The following suggestions would put fairness into national pension arrangements and help resolve the looming pensions crisis:

  1. The next round of benchmarking should take full account of the cost and value of public sector pensions. This means that staff should be given the option of maintaining current pension rights with salary reductions to cover the full cost of entitlements, or of holding current salary levels and funding their own pensions on a discretionary basis. In addition, the State should progressively introduce self-funded schemes for all its employees.
  2. There should be a cap of, say, a million euro on the value of tax-deductable contributions to a pension fund for any individual.
  3. State organisations with pension deficits, amounting to a billion euro, should be required to sort these out internally and not be baled out by the taxpayer and by raising prices to consumers.

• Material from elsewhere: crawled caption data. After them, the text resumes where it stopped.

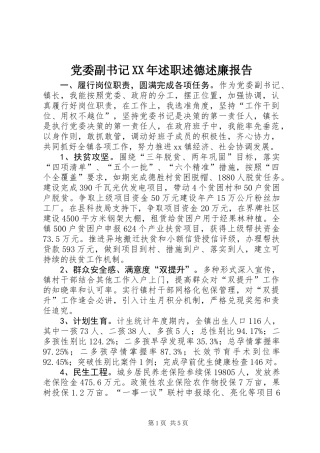 党委副书记XX年述职述德述廉报告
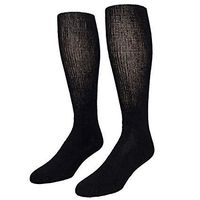 MDR Diabetic Over The Calf Length Crew Socks (12 Pair Pack) Seamless Cotton Blend Made in USA (Black, 13-15)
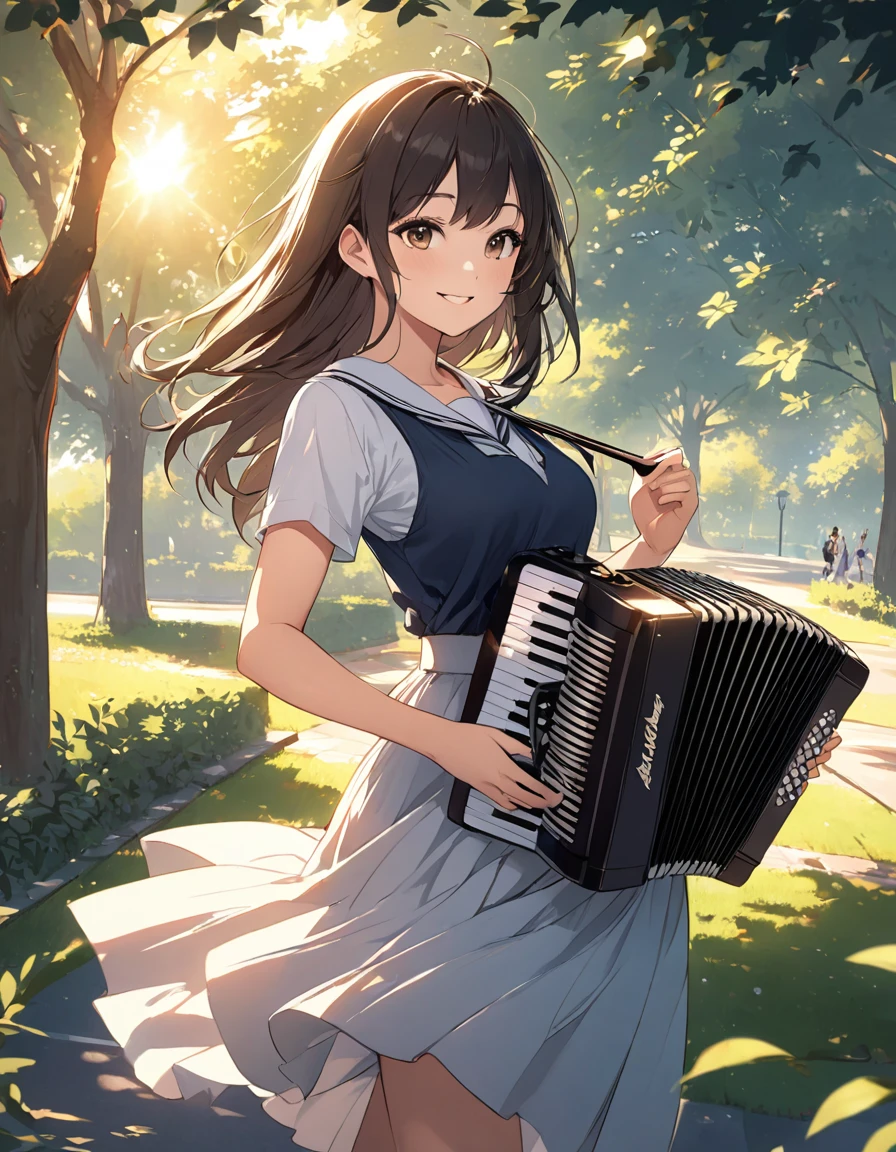 super fine illustration, highly detailed, dynamic angle, beautiful detailed, 8k, In September, after school, in a calm and quiet park, BREAK a black long straight hair high school girl practices the accordion happily, her smile shining as she plays. BREAK The sunset softly lights the park, casting long shadows from the trees. BREAK Musical notes dance lightly in the wind, and her bright music fills the peaceful atmosphere.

  4. The role of the National Pension Reserve Fund should be clarified as regards the expected distributions between public sector and social welfare pensions. Indeed, a fundamental reassessment of this organisation should be conducted in the context of our surging population and given that invests over a billion euro a year aboard while the State has a deficit in infrastructural funding.
  5. As TDs and Ministers are amongst the best paid and, probably best pensioned, in the world, they should fund their own pensions over and above a basic scheme. The sums involved are not large but there is a principle involved and a lead to be given.

This prescription is likely to be painful but, as everyone knows, it is better to start pension planning earlier rather than later. So, before introducing mandatory pensions, the Government should create an equitable starting point.